>> start Source text

9 Motor drive fault injection scenarios for controller validation
Automotive
01 / 29 / 2026

Fault injection shows how a controller reacts when the inverter stops following commands. You measure detection time, control stability, and the path to a safe state. A tight test suite catches faults that commissioning never triggers. Hardware-in-the-loop (HIL) lets you run those tests without sacrificing power hardware.
Complex drives fail in more ways than a single overcurrent trip. Multiphase machines and high bandwidth control leave less margin for messy protection logic. Repeatability matters because firmware changes are subtle. Fault injection gives you the same disturbance, at the same millisecond, on every run.
“Replayability matters as much as severity.”
What controller validation requires from motor drive fault injection
Controller validation needs faults that are repeatable, time-stamped, and tied to explicit pass or fail limits. Each injected event should prove detection, stable control action, and a safe end state. Logs should capture trigger time, key signals, and state transitions.

>> end Source text
>> start Recorded data

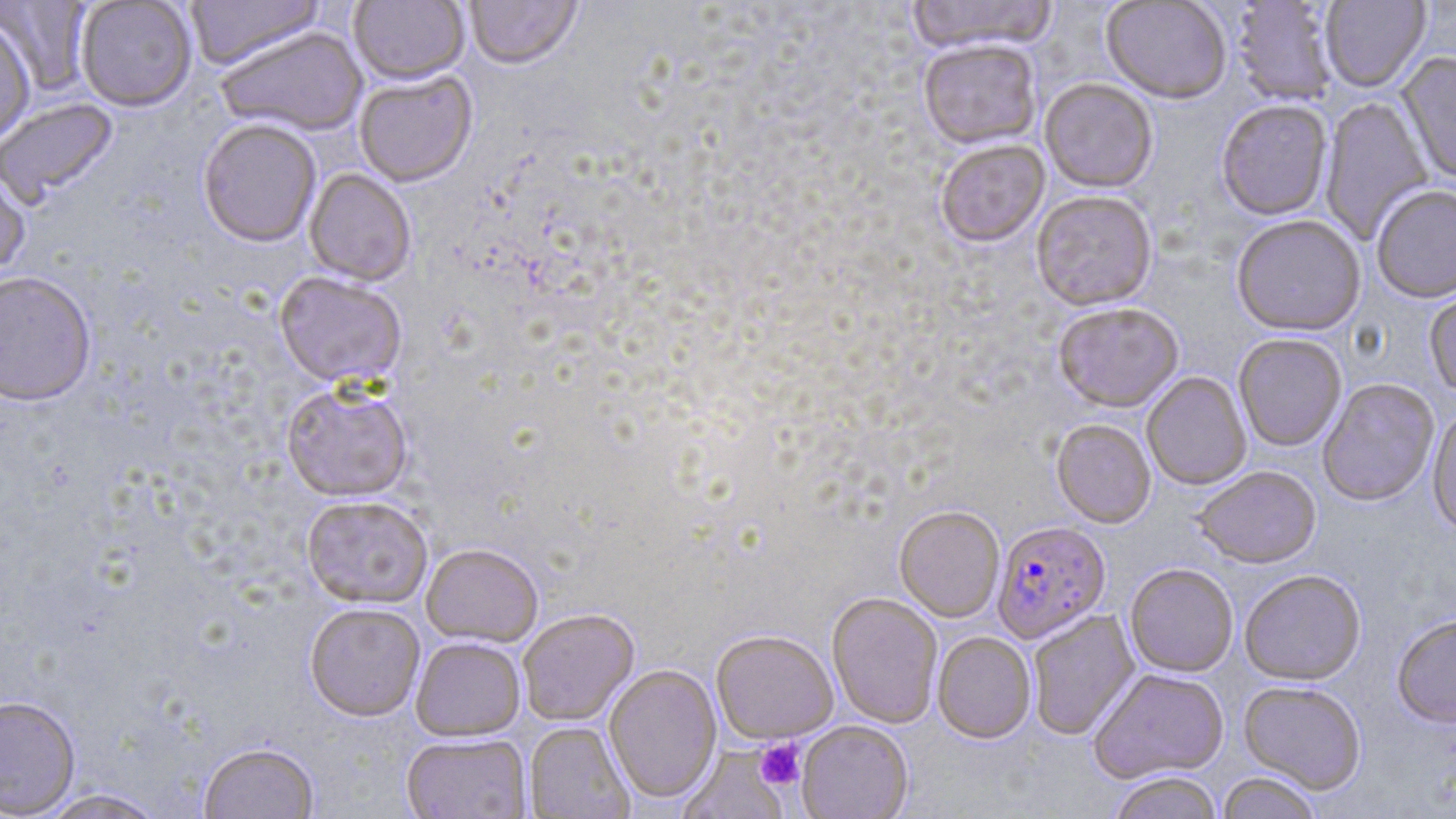
Approximate bounding boxes as (x1,y1)-(x2,y2) corner pairs in pixels. Uninfected red blood cell locations: (185,0)-(326,73), (348,0)-(469,88), (464,0)-(583,73), (905,0)-(1058,57), (1101,0)-(1231,106), (0,1)-(95,96), (75,1)-(197,114), (1231,1)-(1340,107), (1320,1)-(1431,94), (0,20)-(36,146), (215,28)-(368,139), (918,42)-(1042,152), (1396,53)-(1456,185), (354,73)-(478,189), (1039,80)-(1158,195), (1319,96)-(1434,246), (1,99)-(120,209), (1216,101)-(1333,223), (197,121)-(322,251), (935,142)-(1050,250), (0,166)-(31,283), (303,169)-(417,288), (1372,187)-(1456,306), (1032,193)-(1157,314), (1231,217)-(1365,339), (0,274)-(96,410), (273,275)-(407,392), (1424,284)-(1456,401), (1053,305)-(1184,415), (1233,335)-(1347,453), (1142,373)-(1252,491), (1317,379)-(1440,509), (281,386)-(413,505), (1427,409)-(1456,539), (1050,421)-(1156,529), (1194,468)-(1321,571), (301,497)-(432,611), (894,507)-(1005,623), (421,545)-(543,649), (1124,565)-(1238,679), (1240,571)-(1367,688), (826,593)-(943,730), (304,605)-(424,724), (517,610)-(640,727), (1027,610)-(1141,741), (1392,616)-(1456,730), (711,631)-(839,745), (932,632)-(1036,745), (410,639)-(526,742), (604,665)-(722,806), (1089,670)-(1229,785), (1238,682)-(1366,796), (0,697)-(81,818), (796,721)-(913,819), (524,722)-(634,818), (401,735)-(532,819), (199,743)-(321,818), (675,745)-(792,819), (1216,772)-(1323,819), (1108,773)-(1222,819), (36,789)-(168,819). Plasmodium falciparum-infected red blood cell locations: (992,522)-(1111,645). Platelet locations: (755,739)-(805,790). Slide-level diagnosis: Plasmodium falciparum. Image is 1456×819 pixels. Light microscopy. May-Grünwald-Giemsa stain. One field of a larger specimen. 1000x magnification. Thin blood smear.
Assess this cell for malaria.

>> end Recorded data

● **Job 1**
Reproduce the fault injection text word for word, from "Complex drives fail" to "and state transitions.".
● **Job 2**
Answer these from the fault injection text:
(a) According to the text, what does hardware-in-the-loop let you run tests without?
(b) What should logs capture?
(c) What should each injected event prove?
The material above plays no part here.

● **Exercise result 1**
Complex drives fail in more ways than a single overcurrent trip. Multiphase machines and high bandwidth control leave less margin for messy protection logic. Repeatability matters because firmware changes are subtle. Fault injection gives you the same disturbance, at the same millisecond, on every run.
“Replayability matters as much as severity.”
What controller validation requires from motor drive fault injection
Controller validation needs faults that are repeatable, time-stamped, and tied to explicit pass or fail limits. Each injected event should prove detection, stable control action, and a safe end state. Logs should capture trigger time, key signals, and state transitions.

● **Exercise result 2**
(a) Sacrificing power hardware.
(b) Trigger time, key signals, and state transitions.
(c) Detection, stable control action, and a safe end state.